(Data items)
<<<<
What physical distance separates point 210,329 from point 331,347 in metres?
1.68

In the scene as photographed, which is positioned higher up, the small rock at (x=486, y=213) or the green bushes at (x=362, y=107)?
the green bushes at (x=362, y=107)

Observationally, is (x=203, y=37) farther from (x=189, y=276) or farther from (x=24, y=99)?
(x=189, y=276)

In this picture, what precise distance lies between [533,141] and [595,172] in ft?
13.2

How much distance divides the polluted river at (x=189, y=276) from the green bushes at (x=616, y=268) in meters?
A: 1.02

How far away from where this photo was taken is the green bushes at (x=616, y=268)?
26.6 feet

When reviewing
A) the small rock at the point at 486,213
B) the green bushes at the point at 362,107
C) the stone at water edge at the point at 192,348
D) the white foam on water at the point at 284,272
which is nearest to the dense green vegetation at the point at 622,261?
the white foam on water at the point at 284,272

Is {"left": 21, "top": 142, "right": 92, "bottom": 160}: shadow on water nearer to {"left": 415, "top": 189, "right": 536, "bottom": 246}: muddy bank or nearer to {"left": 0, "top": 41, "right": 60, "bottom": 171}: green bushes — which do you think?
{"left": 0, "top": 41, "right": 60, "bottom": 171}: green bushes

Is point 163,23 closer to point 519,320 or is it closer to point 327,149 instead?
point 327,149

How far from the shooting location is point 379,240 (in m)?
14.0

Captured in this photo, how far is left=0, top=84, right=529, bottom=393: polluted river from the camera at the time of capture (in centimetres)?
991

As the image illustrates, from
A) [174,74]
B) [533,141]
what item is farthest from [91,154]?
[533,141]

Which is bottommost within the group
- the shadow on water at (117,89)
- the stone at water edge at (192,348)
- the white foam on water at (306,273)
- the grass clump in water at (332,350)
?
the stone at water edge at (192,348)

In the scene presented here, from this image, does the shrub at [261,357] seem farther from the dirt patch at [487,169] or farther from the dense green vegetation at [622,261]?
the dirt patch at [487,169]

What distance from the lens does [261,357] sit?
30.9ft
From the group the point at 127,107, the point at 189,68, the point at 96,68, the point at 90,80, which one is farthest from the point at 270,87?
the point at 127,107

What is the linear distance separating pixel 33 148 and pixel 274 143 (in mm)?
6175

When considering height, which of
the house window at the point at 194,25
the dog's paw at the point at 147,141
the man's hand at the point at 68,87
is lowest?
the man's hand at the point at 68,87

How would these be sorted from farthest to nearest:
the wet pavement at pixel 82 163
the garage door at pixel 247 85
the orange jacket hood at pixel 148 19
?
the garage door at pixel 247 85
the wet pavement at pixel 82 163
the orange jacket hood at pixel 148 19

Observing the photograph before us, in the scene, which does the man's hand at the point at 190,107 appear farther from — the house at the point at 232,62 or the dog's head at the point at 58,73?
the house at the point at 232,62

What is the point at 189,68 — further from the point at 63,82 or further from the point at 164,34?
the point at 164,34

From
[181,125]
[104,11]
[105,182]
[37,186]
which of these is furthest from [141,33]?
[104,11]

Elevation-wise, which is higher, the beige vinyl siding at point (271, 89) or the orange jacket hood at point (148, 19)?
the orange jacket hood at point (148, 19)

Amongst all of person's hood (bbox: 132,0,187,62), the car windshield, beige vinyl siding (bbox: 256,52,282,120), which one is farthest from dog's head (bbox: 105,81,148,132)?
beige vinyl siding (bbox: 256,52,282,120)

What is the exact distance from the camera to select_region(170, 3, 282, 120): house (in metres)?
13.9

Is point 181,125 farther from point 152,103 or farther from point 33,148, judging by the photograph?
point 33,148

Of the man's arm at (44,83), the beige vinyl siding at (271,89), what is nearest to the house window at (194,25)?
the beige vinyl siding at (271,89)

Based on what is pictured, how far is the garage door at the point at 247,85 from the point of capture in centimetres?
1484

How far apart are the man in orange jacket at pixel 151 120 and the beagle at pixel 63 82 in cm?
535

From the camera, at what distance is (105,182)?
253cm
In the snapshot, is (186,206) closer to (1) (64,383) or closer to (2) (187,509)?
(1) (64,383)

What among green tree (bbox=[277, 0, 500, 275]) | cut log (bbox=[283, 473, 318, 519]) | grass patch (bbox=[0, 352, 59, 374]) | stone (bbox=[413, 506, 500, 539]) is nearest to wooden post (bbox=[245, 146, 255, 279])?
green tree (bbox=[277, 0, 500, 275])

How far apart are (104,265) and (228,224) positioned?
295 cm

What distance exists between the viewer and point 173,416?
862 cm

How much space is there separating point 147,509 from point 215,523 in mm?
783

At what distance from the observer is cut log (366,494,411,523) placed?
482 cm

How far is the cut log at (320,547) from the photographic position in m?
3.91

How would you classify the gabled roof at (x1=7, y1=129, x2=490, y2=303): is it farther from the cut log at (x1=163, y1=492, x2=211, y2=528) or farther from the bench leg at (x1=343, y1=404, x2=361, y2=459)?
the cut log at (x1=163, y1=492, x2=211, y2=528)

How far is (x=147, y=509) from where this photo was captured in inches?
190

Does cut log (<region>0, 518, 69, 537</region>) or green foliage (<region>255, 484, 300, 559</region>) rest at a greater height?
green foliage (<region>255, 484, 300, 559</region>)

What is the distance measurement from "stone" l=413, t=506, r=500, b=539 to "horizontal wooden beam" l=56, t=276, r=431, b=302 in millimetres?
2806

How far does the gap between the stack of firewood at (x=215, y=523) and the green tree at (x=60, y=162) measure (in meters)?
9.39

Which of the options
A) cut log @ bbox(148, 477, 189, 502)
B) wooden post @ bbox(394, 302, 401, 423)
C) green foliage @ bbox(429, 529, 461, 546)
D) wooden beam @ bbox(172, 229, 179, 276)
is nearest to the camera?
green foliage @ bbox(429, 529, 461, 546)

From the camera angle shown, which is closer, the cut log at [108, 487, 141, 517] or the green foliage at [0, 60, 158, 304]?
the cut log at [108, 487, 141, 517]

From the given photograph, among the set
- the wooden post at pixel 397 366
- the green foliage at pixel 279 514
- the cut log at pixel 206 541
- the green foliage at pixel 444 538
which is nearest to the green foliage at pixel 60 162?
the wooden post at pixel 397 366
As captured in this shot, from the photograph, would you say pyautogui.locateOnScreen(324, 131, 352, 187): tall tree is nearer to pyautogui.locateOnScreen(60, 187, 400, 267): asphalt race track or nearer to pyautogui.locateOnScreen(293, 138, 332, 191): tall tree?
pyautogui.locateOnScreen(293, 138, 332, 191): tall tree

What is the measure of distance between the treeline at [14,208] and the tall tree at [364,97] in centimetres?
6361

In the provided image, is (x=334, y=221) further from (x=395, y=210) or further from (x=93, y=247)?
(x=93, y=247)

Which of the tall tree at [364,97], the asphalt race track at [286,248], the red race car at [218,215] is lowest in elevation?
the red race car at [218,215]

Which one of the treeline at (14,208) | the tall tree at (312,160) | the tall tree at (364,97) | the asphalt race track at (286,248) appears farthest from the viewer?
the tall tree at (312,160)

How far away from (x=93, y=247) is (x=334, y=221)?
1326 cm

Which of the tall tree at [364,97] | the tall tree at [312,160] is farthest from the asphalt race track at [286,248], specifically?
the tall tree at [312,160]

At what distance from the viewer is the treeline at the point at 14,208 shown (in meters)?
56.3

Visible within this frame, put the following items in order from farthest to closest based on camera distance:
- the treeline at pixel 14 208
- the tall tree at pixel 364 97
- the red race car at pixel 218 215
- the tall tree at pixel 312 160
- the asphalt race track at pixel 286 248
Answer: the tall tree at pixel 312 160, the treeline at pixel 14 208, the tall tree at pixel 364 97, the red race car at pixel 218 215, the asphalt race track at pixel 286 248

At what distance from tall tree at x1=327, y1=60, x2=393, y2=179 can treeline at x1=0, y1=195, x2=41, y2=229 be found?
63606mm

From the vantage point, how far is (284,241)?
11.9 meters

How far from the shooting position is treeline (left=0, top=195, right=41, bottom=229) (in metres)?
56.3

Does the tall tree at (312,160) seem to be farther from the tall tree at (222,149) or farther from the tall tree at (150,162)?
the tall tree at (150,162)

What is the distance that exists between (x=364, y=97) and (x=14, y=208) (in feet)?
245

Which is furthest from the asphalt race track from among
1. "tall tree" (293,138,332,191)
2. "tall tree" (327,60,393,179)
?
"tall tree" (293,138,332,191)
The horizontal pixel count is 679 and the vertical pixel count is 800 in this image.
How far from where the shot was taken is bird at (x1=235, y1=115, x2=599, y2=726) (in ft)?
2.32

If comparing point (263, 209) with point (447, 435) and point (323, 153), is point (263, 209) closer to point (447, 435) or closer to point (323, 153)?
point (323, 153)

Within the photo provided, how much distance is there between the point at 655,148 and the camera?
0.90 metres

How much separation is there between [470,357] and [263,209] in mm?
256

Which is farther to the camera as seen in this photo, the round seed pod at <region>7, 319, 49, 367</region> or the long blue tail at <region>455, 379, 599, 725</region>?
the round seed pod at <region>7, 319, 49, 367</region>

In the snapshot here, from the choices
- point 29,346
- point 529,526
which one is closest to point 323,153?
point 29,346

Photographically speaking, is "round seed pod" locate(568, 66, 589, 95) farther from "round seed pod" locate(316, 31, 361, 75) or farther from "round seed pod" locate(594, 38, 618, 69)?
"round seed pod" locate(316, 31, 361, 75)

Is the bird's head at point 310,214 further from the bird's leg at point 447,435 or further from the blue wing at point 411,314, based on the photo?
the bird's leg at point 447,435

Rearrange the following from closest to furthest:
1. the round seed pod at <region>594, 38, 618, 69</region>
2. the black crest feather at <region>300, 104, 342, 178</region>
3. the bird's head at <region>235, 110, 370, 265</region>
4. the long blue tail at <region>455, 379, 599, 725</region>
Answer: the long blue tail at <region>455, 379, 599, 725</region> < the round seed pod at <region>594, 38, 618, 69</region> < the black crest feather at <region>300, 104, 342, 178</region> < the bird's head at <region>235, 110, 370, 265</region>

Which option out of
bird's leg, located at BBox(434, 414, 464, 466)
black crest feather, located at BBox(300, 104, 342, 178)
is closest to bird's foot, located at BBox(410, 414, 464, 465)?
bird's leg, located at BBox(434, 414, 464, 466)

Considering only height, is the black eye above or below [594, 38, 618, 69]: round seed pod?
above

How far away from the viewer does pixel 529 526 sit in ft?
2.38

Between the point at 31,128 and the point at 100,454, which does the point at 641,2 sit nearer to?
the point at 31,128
>>>>
> Work to be completed
Output as a JSON list of strings, one string per line, the lines from the line containing "Rearrange the following" through the line containing "4. the long", both included, omitting any blank lines.

> Response to this task
[
  "Rearrange the following from closest to furthest:",
  "1. the round seed pod at <region>594, 38, 618, 69</region>",
  "2. the black crest feather at <region>300, 104, 342, 178</region>",
  "3. the bird's head at <region>235, 110, 370, 265</region>",
  "4. the long blue tail at <region>455, 379, 599, 725</region>"
]